How to add a new data provider to the marisco pipeline.

A handler is a Jupyter notebook in nbs/handlers/ that encodes one data provider’s raw files into a MARIS standard NetCDF4 file. The notebook is the authoritative description of every curation decision made for that dataset. The Python module in marisco/handlers/ is auto generated from it via nbdev.

This guide walks through the steps needed to create a handler, from prerequisites to verification.

For the nomenclature reconciliation process used in several steps, see the nomenclature reconciliation how-to.

Literate programming in practice

Each handler notebook follows a literate programming approach: code and prose live together in the same document, interspersed with explanations of why each transformation exists. This makes the pipeline self-documenting: anyone reading the notebook can follow the logic without jumping between source code and separate documentation.

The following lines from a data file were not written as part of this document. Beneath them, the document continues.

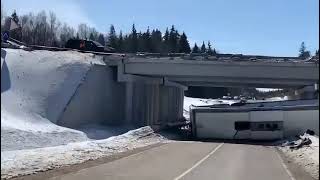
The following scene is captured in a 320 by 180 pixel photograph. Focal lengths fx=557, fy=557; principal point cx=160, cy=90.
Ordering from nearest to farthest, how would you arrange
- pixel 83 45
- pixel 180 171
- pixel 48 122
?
pixel 180 171 < pixel 48 122 < pixel 83 45

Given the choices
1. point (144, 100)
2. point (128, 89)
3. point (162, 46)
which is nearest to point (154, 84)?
point (144, 100)

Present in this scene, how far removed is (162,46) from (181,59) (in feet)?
28.6

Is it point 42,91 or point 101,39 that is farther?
point 101,39

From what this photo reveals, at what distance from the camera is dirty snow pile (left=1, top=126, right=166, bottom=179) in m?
21.2

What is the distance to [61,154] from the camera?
92.3 ft

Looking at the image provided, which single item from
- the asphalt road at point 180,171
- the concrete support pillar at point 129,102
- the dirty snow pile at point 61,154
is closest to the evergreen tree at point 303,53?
the dirty snow pile at point 61,154

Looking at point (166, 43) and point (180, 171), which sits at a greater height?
point (166, 43)

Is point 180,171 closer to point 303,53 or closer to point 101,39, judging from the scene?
point 303,53

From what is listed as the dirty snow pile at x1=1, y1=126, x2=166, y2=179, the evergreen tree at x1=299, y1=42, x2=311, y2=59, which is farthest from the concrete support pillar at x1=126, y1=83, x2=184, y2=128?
the evergreen tree at x1=299, y1=42, x2=311, y2=59

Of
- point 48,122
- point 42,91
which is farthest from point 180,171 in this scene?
point 42,91

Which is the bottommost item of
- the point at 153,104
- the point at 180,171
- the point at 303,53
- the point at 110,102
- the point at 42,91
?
the point at 153,104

The approach is inspired by Donald Knuth’s original vision, and resonates with the fastai/fastcore/solveit principles of making software more human-centred and nicely coined by this quote:

“I think it would be better to humanise software than softwarise humans.” – Daniele Procida

From the MARIS application perspective, literate programming brings four concrete benefits:

  1. Full traceability: every ingestion, reconciliation, and normalisation step is documented alongside the code that implements it, making it possible to trace exactly how any value in the output was derived.
  2. Data-provider feedback: when spotting errors, inconsistencies, or opportunities for improvement in the source data, the notebook captures them as callout boxes that can be shared directly with data providers for future releases.
  3. Easier maintenance: the MARIS team can revisit a handler years later and understand not just what the code does, but why it does it.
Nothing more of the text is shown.